GIEWS Country Briefs

Syrian Arab Republic PDF version    Email this article Print this article Subscribe FAO GIEWS RSS  Share this article  

Reference Date: 28-January-2014

FOOD SECURITY SNAPSHOT

  1. Current estimates indicate well below-average cereal harvest in 2013 following escalation of conflict

  2. Growing concern over the impact of prolonged conflict on the food security situation, especially of vulnerable groups

  3. Food inflation continues to escalate

  4. 4 million people facing food insecurity

Planting of winter wheat and barley to be harvested from May 2014 is completed. However, ongoing conflict and lack of inputs hampers agricultural production.

> Work task A
How many people does the Syria food security brief say are facing food insecurity?
> Work task B
Resume the Syria food security brief after its final sentence and carry it on.

> Extracted entries
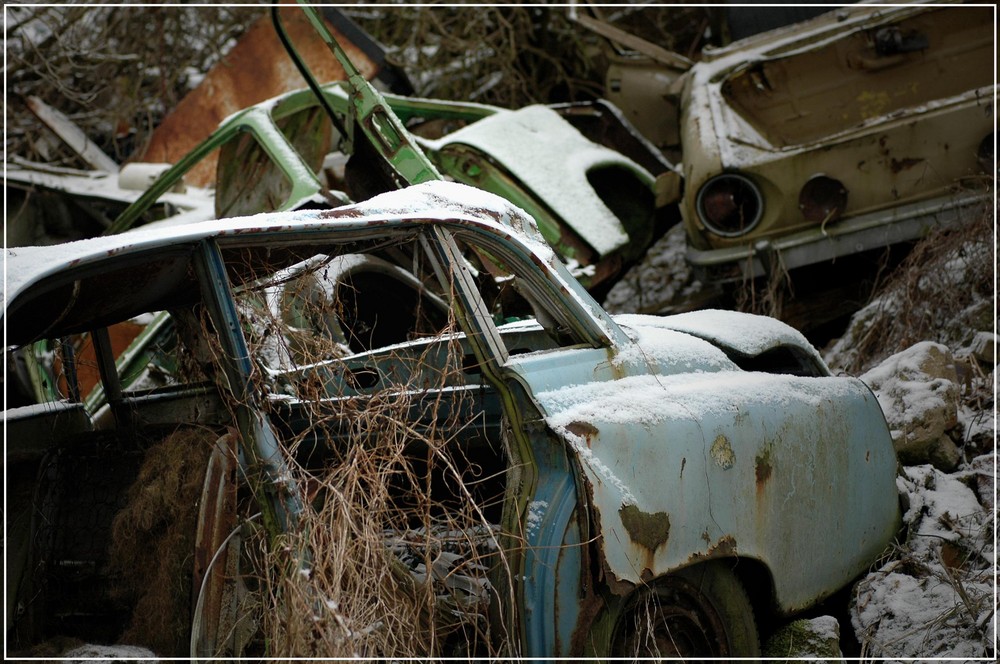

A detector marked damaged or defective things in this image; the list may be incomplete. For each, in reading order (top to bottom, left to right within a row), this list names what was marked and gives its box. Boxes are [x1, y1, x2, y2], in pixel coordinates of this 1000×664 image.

rusted blue car [5, 182, 900, 660]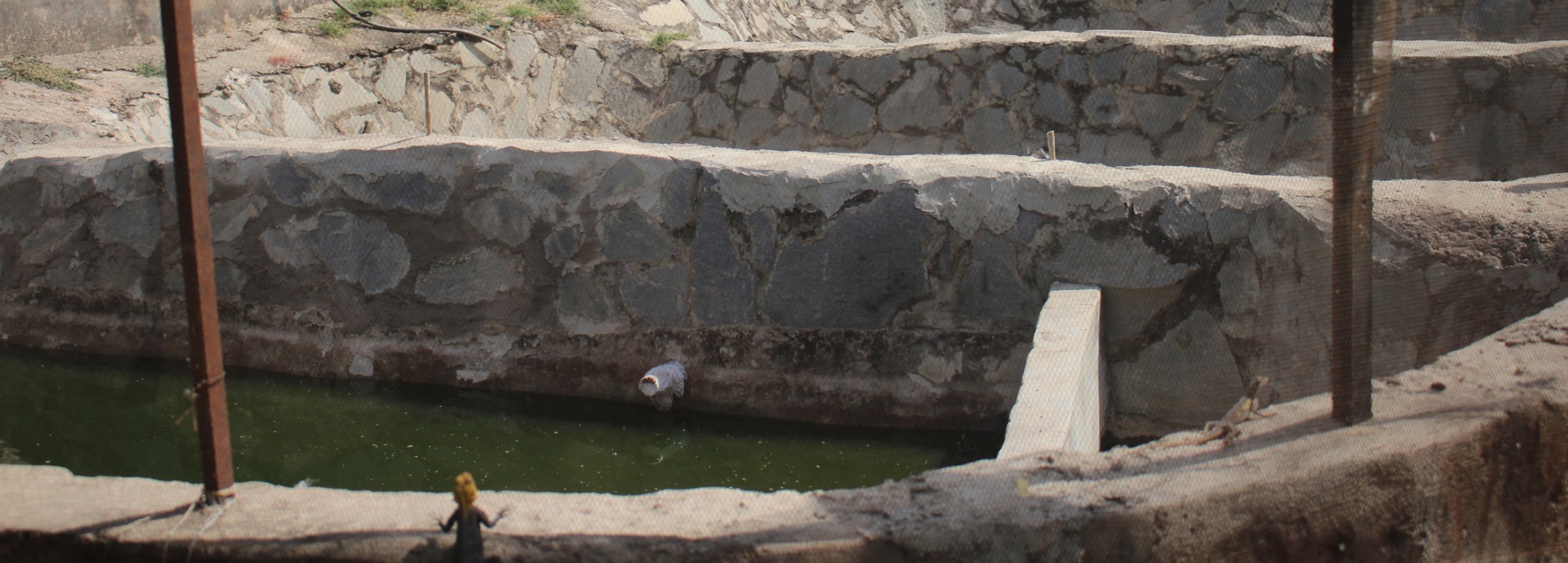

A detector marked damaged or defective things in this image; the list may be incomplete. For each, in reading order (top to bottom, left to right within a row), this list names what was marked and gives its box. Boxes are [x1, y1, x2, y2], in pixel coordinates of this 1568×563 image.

rusty metal pole [159, 0, 235, 500]
rusty metal pole [1320, 0, 1398, 425]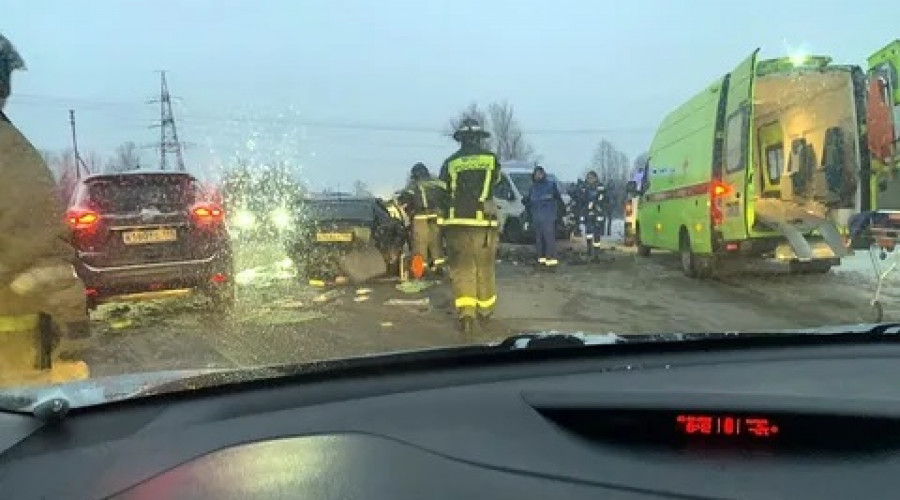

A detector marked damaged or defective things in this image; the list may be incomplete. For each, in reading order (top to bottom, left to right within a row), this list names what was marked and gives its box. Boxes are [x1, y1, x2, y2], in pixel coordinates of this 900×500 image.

damaged vehicle [284, 193, 408, 284]
crashed car [284, 194, 408, 284]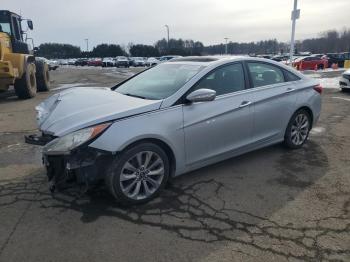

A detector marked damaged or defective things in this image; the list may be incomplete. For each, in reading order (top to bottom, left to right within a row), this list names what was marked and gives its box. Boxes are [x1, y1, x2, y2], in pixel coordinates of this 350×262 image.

damaged front end [26, 122, 113, 192]
front bumper damage [26, 133, 113, 192]
exposed headlight housing [43, 123, 110, 155]
broken bumper cover [42, 147, 113, 190]
crumpled hood [37, 87, 162, 137]
cracked asphalt [0, 68, 348, 262]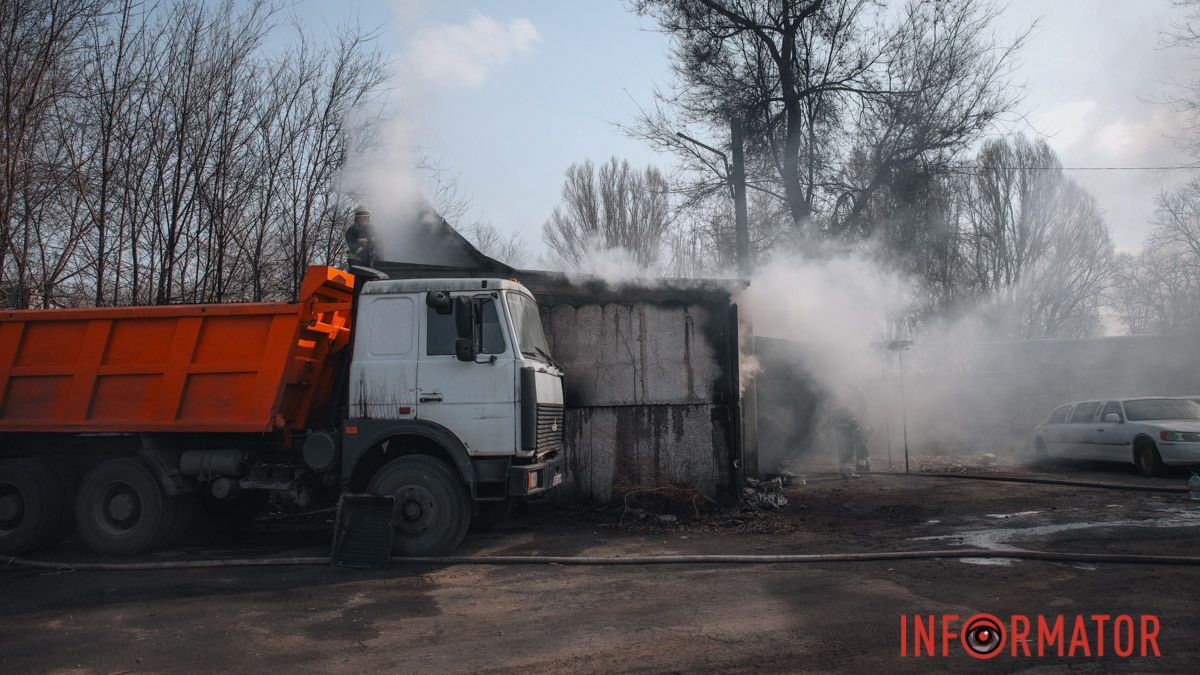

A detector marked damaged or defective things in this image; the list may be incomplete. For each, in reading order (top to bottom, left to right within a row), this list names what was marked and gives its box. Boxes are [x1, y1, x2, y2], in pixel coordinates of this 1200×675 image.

burned building [367, 207, 758, 502]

> Reply A
4 million people.

> Reply B
Below average wheat harvest in 2013

Despite favorable seasonal rainfall in 2012/13, the 2013 wheat production was estimated at 2.4 million tonnes; significantly lower than the average for the ten years prior to 2010/11 that exceeded 4 million tonnes (a 40 percent decline) and 15 percent below the poor 2011/12 crop. The barley crop, which is predominantly rainfed, was expected to be close to 1 million tonnes, above the average annual production of 773 000 tonnes for the ten years prior to 2010/11. Less area was planted to cereals due to high costs of production, reduced input availability including labour, prevailing violence, related damage to farm equipment, and abandoned land. Power cuts, damage to power stations, canals, and pumps; and high diesel costs contributed to a decline of the area under irrigated cereal production. Pre- and post-harvest grain losses are higher than average this year, due mostly to damage to harvesting equipment and storage structures.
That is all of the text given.